A padaria, no entanto, não é o único negócio de Milhem. Ele também é sócio da Cannoleria do Bixiga. O local — aberto em 2015 por Alexandre Leggieri e encerrado em 2023 — foi reaberto, sob nova direção, no mesmo endereço.

“A Cannoleria é mais fácil de ter filiais. Penso em uma expansão para bares e restaurantes. Depois disso, penso também em uma expansão para o Rio de Janeiro”, planeja.

No sangue
O desejo de ser comerciante era algo que corria nas veias de Milhem Cortaz. Filho de comerciantes, o ator via como natural o desejo de empreender. A ideia de trabalhar no comércio, inclusive, era mais palpável do que a trajetória artística.

“Cresci em um estoque, almoxarifado. Está enraizado em mim. Se não fosse agora, seria mais para a frente”, explica o ator, que sempre se sentiu à vontade atrás do balcão. “Faz mais parte da minha vida do que a arte. A arte eu fui conquistando e aprendendo, trazendo para perto.
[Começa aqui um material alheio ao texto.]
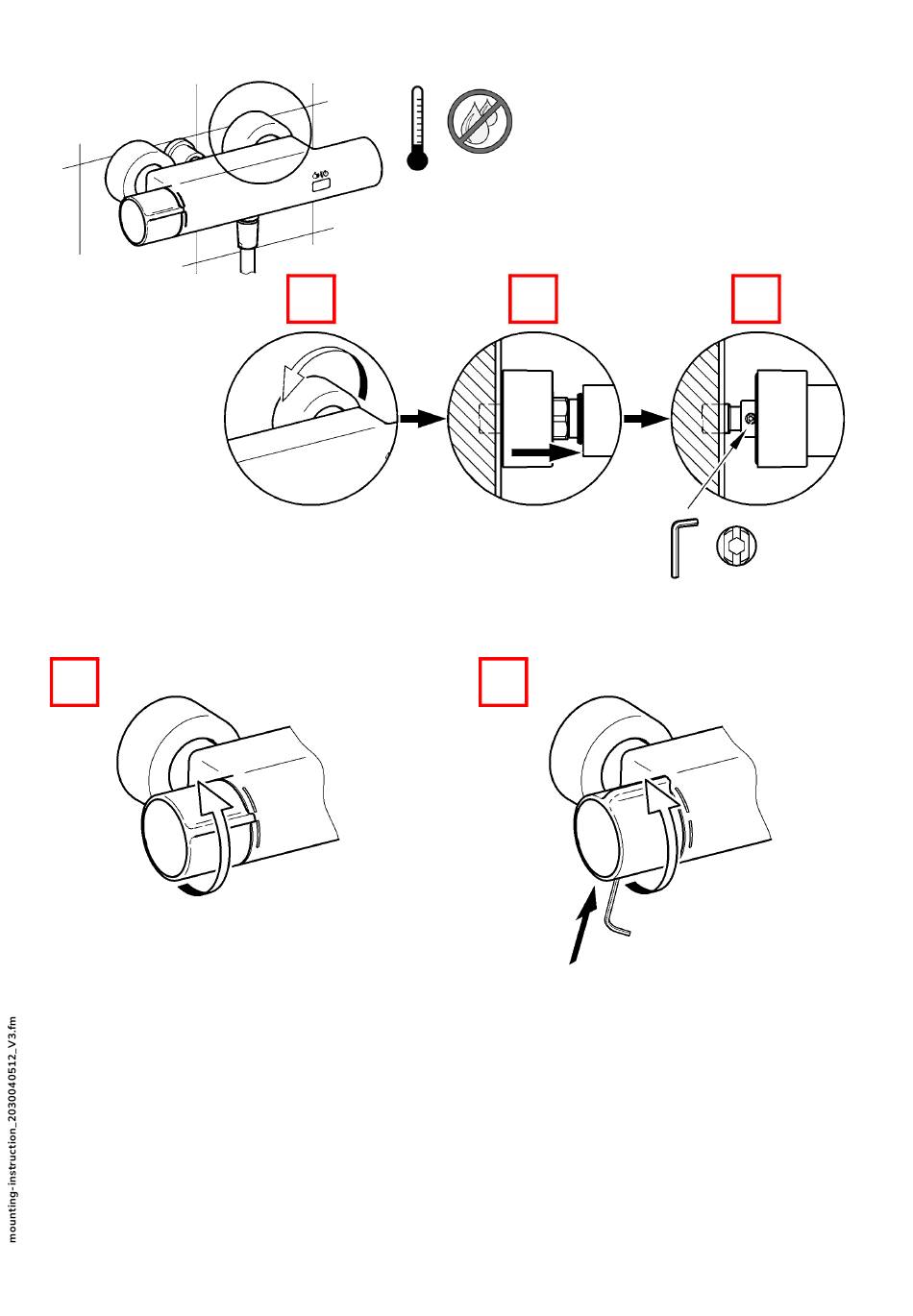 mounting-instruction_2030040512_V3.fm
O comércio é de berço”, completa.

Instantâneas
# O ator está no elenco da série “Vermelho Sangue”, original Globoplay, que estreia ainda este ano.

# Milhem também pode ser visto em outros serviços de streaming. Ele está no elenco de “B.A: O Futuro Está Morto”, original Max, e “Anderson Spider Silva”, disponível no Paramount+.

# Antes de ganhar destaque na Globo, o ator realizou uma série de trabalhos na Record, como “Essas Mulheres”, “Cidadão Brasileiro” e “Os Dez Mandamentos”.

# Milhem começou no teatro, aos 11 anos de idade.